§ PROMPT
Quote every one of the records below word for word, changing nothing.

§ EXERCISE MATERIALS
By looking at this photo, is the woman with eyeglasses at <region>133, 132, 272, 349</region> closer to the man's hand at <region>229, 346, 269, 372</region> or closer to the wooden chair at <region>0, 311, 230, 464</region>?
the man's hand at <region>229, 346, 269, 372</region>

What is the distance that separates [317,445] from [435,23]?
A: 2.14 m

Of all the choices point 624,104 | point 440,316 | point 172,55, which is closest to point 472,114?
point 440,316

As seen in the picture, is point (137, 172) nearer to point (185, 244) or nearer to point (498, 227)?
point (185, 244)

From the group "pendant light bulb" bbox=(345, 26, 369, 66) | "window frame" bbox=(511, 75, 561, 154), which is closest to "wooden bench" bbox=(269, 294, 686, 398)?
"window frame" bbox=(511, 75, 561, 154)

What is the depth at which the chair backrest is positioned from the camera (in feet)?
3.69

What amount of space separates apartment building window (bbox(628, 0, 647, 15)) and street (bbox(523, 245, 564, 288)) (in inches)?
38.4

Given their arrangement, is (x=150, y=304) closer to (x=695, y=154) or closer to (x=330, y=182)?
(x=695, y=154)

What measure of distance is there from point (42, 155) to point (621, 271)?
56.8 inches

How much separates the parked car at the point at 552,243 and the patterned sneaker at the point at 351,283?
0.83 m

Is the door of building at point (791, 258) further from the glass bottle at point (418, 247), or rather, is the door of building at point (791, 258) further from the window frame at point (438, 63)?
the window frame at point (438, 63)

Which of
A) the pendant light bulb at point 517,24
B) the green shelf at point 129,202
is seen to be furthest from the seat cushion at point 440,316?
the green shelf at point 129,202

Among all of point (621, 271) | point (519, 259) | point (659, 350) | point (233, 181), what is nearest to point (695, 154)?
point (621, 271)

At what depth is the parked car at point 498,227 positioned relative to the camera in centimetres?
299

§ OUTPUT FOR THIS EXERCISE
By looking at this photo, is the woman with eyeglasses at <region>133, 132, 272, 349</region> closer to the man's hand at <region>229, 346, 269, 372</region> or closer to the wooden chair at <region>0, 311, 230, 464</region>?
the man's hand at <region>229, 346, 269, 372</region>

What is the distance that separates [317,445] from [435,23]?
A: 2.14 m

Of all the choices point 624,104 | point 440,316 | point 172,55, which is closest to point 472,114?
point 440,316

As seen in the picture, is point (137, 172) nearer to point (185, 244) or nearer to point (498, 227)?
point (185, 244)

From the group "pendant light bulb" bbox=(345, 26, 369, 66) | "window frame" bbox=(511, 75, 561, 154), which is closest to "wooden bench" bbox=(269, 294, 686, 398)?
"window frame" bbox=(511, 75, 561, 154)

What is the depth at which the chair backrest is positioned from the camera (in feet)?
3.69

What amount of space separates apartment building window (bbox(628, 0, 647, 15)) and street (bbox(523, 245, 564, 288)) (in inches)?
38.4

Given their arrangement, is (x=150, y=304) closer to (x=695, y=154) or closer to (x=330, y=182)?
(x=695, y=154)

What measure of distance is there from point (42, 155) to point (621, 271)?
56.8 inches

How much separates the parked car at the point at 552,243 and the patterned sneaker at the point at 351,283?
0.83 m

Is the door of building at point (791, 258) further from the glass bottle at point (418, 247), or rather, is the door of building at point (791, 258) further from the window frame at point (438, 63)?
the window frame at point (438, 63)

Which of
A) the pendant light bulb at point 517,24
B) the green shelf at point 129,202
is seen to be furthest from the seat cushion at point 440,316?
the green shelf at point 129,202

Among all of point (621, 271) | point (519, 259) | point (659, 350) | point (233, 181), what is nearest to point (695, 154)?
point (621, 271)

At what depth is the parked car at point 498,227 positioned relative to the camera in centimetres?
299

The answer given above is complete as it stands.